A happy client. Make sure that whenever a client reaches you to express how happy they are with your service, you politely ask for a recommendation on LinkedIn. Don’t hesitate to ask specifically what is that you’d like them to comment upon- it will make their job easier and you can also target specific skills you wish to emphasize.

A former supervisor/manager. Valid especially in cases where you parted on good terms. Don’t let things get cold too fast, though- it’s better to ask for a recommendation soon after your parted ways, rather than later.

A current supervisor/manager. Treat this carefully as not to be perceived as prospecting the job market.
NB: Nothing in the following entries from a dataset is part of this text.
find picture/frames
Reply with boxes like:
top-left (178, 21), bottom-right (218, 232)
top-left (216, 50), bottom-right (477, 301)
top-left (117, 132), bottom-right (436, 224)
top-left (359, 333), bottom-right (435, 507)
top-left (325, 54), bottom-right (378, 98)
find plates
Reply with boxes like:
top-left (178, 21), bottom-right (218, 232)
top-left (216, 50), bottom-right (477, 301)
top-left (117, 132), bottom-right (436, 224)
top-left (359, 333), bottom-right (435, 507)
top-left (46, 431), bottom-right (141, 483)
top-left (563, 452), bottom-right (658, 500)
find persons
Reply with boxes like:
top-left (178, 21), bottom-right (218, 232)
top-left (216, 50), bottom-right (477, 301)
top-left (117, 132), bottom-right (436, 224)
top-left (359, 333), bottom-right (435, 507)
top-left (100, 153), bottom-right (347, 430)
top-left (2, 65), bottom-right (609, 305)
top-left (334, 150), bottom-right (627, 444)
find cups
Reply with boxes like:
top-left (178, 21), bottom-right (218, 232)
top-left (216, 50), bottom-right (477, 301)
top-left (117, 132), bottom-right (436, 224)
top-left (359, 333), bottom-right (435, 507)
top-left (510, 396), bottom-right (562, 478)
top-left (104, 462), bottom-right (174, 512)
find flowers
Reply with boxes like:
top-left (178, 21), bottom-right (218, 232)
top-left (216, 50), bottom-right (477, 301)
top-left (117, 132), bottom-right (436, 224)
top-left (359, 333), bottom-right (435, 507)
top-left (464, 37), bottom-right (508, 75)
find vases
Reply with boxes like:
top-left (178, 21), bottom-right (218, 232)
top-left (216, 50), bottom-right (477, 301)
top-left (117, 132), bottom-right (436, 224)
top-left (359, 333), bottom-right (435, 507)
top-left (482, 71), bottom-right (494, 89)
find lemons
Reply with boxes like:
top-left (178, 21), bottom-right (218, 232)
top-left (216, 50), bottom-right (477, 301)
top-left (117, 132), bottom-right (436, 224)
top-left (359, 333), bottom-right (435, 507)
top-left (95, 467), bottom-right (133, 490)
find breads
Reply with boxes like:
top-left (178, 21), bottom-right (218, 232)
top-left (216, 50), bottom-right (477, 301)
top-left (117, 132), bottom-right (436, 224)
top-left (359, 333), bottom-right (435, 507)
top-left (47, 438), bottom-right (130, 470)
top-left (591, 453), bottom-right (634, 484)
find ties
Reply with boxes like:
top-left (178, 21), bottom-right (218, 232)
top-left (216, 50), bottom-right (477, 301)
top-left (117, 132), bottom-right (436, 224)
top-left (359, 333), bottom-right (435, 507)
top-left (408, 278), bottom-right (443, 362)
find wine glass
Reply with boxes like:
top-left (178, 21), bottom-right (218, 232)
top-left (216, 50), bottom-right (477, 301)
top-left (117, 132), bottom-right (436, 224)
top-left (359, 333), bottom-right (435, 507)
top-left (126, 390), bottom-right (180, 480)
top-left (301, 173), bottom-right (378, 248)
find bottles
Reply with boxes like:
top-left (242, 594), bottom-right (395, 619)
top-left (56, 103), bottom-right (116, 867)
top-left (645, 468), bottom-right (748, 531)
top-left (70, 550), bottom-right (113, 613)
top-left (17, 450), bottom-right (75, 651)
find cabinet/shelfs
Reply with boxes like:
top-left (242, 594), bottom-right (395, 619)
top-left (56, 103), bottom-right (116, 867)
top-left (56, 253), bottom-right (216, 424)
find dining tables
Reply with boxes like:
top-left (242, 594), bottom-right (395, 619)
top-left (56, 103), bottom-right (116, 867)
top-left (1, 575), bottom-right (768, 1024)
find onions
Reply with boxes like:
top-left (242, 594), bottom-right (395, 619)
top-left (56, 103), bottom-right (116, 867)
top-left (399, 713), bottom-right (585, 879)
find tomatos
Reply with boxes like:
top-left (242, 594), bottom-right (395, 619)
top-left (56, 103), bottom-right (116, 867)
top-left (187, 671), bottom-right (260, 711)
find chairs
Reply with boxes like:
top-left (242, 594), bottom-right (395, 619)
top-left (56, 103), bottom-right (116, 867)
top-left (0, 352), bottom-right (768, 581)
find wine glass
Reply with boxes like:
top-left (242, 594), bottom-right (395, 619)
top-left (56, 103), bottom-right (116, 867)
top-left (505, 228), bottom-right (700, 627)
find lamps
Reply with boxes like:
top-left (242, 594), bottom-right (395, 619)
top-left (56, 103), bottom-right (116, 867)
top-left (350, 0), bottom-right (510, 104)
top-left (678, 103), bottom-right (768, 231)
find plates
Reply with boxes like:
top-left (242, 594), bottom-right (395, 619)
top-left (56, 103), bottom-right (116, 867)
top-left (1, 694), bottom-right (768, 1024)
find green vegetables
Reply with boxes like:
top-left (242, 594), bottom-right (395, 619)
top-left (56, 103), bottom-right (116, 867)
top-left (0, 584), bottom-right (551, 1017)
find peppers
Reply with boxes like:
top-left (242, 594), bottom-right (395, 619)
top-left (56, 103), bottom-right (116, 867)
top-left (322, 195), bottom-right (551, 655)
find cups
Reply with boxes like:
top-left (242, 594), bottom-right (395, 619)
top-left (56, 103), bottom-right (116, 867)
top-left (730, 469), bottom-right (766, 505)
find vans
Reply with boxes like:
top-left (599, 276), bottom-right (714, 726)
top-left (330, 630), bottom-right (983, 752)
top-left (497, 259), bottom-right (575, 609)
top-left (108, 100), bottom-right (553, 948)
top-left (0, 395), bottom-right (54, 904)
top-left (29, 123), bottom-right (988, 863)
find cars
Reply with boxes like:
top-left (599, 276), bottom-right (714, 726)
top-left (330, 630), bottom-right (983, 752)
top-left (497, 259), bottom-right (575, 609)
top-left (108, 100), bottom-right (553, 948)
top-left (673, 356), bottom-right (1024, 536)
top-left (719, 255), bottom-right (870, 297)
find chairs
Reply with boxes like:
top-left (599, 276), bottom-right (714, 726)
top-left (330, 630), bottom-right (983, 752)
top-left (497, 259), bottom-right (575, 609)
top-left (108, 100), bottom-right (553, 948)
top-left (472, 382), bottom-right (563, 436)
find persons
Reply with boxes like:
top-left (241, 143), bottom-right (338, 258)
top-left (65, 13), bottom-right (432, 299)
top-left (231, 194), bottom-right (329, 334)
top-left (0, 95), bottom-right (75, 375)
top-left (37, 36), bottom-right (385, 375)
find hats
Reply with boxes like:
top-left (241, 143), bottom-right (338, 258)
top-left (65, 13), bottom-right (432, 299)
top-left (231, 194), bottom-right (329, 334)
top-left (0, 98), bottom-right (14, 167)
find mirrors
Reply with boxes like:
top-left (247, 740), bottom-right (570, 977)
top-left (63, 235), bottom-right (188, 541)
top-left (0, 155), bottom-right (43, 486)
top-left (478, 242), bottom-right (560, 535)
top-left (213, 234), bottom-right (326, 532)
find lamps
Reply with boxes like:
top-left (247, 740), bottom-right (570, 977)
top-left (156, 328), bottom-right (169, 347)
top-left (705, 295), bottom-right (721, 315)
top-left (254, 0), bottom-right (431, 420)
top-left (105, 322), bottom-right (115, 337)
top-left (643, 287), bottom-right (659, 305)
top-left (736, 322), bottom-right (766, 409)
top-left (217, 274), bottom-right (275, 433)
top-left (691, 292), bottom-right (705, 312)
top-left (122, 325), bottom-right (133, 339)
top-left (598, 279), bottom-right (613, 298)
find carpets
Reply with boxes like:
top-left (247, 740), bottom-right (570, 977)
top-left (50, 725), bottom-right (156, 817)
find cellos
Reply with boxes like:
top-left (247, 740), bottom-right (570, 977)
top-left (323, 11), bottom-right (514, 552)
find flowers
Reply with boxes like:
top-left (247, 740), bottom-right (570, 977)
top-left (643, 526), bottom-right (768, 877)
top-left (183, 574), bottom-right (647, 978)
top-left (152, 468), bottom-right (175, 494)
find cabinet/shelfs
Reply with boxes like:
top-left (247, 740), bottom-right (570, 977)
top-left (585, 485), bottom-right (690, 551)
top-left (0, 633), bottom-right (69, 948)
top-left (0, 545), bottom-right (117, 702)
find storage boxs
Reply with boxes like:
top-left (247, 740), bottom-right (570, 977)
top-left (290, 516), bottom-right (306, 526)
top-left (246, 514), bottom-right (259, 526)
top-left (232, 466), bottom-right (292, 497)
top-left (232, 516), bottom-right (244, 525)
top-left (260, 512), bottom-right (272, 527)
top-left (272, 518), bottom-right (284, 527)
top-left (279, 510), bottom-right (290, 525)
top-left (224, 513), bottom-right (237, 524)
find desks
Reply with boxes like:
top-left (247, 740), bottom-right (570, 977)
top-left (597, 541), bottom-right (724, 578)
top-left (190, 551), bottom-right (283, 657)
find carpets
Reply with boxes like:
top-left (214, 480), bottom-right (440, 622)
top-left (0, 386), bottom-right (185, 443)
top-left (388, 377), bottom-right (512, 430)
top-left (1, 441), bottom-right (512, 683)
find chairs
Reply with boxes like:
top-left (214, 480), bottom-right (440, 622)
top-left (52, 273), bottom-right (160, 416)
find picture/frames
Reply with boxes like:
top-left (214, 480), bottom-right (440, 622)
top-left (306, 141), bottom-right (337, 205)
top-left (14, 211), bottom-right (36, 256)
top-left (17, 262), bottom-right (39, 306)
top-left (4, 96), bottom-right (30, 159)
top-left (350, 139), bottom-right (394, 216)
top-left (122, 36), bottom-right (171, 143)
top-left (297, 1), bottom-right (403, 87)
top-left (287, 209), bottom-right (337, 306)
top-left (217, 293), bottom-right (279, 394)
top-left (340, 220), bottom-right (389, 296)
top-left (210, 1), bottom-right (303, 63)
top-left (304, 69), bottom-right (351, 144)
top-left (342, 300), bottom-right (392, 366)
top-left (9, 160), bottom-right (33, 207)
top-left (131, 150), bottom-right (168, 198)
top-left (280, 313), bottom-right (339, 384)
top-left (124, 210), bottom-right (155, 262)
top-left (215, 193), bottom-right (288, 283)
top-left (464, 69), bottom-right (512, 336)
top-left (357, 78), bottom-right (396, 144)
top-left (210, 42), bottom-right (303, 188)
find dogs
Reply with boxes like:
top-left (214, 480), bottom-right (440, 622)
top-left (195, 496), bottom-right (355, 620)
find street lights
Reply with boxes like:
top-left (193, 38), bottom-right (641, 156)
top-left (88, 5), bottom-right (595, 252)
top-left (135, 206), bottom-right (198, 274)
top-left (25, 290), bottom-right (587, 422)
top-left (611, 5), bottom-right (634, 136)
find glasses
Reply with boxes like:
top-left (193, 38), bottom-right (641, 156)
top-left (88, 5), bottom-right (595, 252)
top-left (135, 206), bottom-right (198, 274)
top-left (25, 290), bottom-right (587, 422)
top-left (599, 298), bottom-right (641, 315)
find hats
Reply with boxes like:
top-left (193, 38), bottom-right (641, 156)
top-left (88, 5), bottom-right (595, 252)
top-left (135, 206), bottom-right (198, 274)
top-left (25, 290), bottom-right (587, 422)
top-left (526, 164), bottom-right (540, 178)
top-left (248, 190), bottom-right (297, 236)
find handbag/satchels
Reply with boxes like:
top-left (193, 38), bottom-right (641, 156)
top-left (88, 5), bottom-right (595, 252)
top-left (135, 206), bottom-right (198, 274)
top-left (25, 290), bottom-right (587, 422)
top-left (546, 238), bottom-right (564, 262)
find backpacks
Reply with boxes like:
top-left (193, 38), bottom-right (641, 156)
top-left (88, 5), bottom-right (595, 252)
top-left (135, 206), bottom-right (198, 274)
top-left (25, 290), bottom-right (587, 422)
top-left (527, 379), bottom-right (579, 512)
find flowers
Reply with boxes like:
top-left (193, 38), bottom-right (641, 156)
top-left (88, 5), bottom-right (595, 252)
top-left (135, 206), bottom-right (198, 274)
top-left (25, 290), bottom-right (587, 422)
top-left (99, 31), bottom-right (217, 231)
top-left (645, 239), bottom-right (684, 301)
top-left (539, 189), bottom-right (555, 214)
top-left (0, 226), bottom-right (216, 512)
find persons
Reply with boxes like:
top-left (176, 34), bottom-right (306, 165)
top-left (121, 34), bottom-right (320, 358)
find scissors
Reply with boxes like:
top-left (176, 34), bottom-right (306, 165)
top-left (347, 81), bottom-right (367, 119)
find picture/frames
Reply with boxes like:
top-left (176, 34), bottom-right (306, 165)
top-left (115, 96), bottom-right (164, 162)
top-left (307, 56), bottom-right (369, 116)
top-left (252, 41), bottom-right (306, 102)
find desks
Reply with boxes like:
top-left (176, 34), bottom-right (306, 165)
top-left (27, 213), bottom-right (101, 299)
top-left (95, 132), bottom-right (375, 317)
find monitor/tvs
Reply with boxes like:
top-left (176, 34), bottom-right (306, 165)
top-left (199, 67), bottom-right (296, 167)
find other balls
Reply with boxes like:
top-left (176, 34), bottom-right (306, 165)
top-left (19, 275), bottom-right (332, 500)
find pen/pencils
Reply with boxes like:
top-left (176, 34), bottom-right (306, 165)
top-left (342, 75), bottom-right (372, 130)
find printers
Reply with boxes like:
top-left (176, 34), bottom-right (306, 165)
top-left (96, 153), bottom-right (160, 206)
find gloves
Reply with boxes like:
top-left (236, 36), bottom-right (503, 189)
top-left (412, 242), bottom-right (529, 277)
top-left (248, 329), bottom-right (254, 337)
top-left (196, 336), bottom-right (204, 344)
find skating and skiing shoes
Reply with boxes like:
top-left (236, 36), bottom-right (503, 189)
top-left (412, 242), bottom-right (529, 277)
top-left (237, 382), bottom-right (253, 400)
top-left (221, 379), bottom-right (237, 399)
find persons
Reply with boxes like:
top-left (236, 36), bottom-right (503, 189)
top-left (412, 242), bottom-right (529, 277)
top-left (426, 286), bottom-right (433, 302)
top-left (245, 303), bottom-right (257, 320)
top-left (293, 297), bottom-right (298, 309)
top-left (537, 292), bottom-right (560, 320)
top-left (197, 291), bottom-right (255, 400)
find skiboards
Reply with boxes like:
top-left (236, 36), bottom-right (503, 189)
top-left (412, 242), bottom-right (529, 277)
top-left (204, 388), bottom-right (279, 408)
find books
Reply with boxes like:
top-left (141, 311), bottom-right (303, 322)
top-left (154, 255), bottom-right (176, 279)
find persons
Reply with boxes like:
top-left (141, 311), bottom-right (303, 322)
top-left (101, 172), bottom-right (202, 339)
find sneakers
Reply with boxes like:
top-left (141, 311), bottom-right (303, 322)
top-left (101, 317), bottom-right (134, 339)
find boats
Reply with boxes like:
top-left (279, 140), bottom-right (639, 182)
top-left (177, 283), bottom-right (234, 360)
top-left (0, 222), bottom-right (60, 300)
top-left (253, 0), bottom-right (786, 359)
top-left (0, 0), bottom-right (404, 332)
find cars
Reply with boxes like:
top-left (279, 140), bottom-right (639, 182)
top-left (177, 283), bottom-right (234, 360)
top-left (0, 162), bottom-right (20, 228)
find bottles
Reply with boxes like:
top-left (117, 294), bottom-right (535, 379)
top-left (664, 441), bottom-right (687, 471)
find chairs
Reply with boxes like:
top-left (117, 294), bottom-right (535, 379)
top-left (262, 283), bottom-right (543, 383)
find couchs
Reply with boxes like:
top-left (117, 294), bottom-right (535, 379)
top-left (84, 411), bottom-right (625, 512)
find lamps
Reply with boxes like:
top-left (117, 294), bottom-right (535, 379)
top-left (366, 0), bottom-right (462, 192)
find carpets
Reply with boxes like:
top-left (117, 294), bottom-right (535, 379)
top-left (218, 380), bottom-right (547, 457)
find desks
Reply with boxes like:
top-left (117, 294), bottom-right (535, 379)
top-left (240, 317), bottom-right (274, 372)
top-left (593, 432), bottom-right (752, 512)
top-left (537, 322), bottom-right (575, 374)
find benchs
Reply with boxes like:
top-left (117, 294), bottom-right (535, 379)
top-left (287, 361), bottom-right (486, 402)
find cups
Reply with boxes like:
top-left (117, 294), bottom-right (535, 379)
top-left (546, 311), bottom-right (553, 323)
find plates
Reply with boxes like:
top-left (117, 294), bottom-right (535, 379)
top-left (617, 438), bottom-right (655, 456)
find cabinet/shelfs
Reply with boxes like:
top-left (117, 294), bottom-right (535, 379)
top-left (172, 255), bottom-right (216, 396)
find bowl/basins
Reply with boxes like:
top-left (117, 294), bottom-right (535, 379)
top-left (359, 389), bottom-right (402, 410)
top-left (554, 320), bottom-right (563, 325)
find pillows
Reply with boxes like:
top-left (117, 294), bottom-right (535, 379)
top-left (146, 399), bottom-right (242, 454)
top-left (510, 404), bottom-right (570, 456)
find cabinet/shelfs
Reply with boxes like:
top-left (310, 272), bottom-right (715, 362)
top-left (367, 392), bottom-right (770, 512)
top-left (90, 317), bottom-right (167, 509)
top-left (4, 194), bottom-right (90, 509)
This is suitable especially when you are prospecting for new accounts or clients.

A colleague / team member. Make sure you don’t abuse this, though, as these recommendations are easier to get but less convincing. Try to ask for such credentials when working on and important project and base them on very specific aspects of your work.

How should you ask for recommendations so that you would achieve a maximum rate of response?

You might think that the asking part is the toughest one in this process- and sometimes it is. Be prepared to encounter people that strongly believe recommendations shouldn’t be given freely. So the way you’re doing it weighs in the most. Things that you should consider before starting to ask for a recommendation:

Pick people thoughtfully. Choose and make a list with persons you consider highly opened to recommend you. Approach only people who know you and your work, and will most likely give you a high appraisal.

Determine for each person on the list the best way to reach them. Some might respond better to a call or a face-to-face meeting than and email.

Approach specifically.  Skip that horrendous LinkedIn generic message and go for something more personal and targeted. Don’t be afraid to share what exactly you would like him or her to say about you.

Be gracious and thankful. Don’t forget to use a gentle and courteous tone and always, always thank in advance. This is a good opportunity for you to offer to return the favor- reciprocity goes a long way.

How to make sure you get high quality recommendations?

Before you ask for a recommendation, think carefully what you’re trying to accomplish- looking for a new job? Prospecting clients? Want a drastic career shift?
Once you established your goals, identify the person you’d like to recommend you. To make sure you will get a high quality recommendation, consider the following:

Ask someone you have worked with closely for at least 6 months.

Is someone who has benefited from your work in some material, quantifiable way.

Is a good writer.

It’s a person who regards you in a positive way, with whom you had good working relations.

Ask for 2-3 specific points to be touched in your recommendation and focus on your objective.

Ask in a timely fashion- don’t wait too long before asking for a recommendation, or it might be too late.

When it’s the right time to ask for a recommendation?

Timing is just as important as how you ask. Be sure to seize the moment, otherwise your chances to get a positive response decrease exponentially. So consider this:

If asking for a recommendation regarding a certain project, ask right after completion. A week or so would be a good timeframe.

After leaving an employer, make sure you wait 2-3 weeks before approaching them with a request.

If asking a client, be sure to ask immediately after project completion or delivery (and of course, only if the client is happy with your work).

Don’t forget- recommendations have a date stamp, so be sure to leave some time between requests to create an organic feel to the process.

How many recommendations should you get for your LinkedIn profile?

There are recruiters that state 10 or more recommendations are the minimum acceptable, while others say they couldn’t care less. A good rule of thumb would be to start with 2-3 recommendations for each position you had and build up from there. Either way, quality is more important than quantity, so fewer, more convincing recommendations are much more valuable than tens of shallow ones.

How and why should you be the one giving LinkedIn recommendations?

You should be prepared not to ask unless you are willing to return the favor. But be careful- in specific cases, giving and receiving LinkedIn endorsements can do more worse than good. Here are a few tricks to master this ‘art’:

Giving recommendations can trigger one for you in return- but be very careful when picking up the right person. Make sure your action is genuine and does not come off as a quid pro quo (ask-to-get-in-return).

Giving recommendations builds your trust factor as a professional with relevance in the field.

A well-written recommendation can speak volumes about your skills.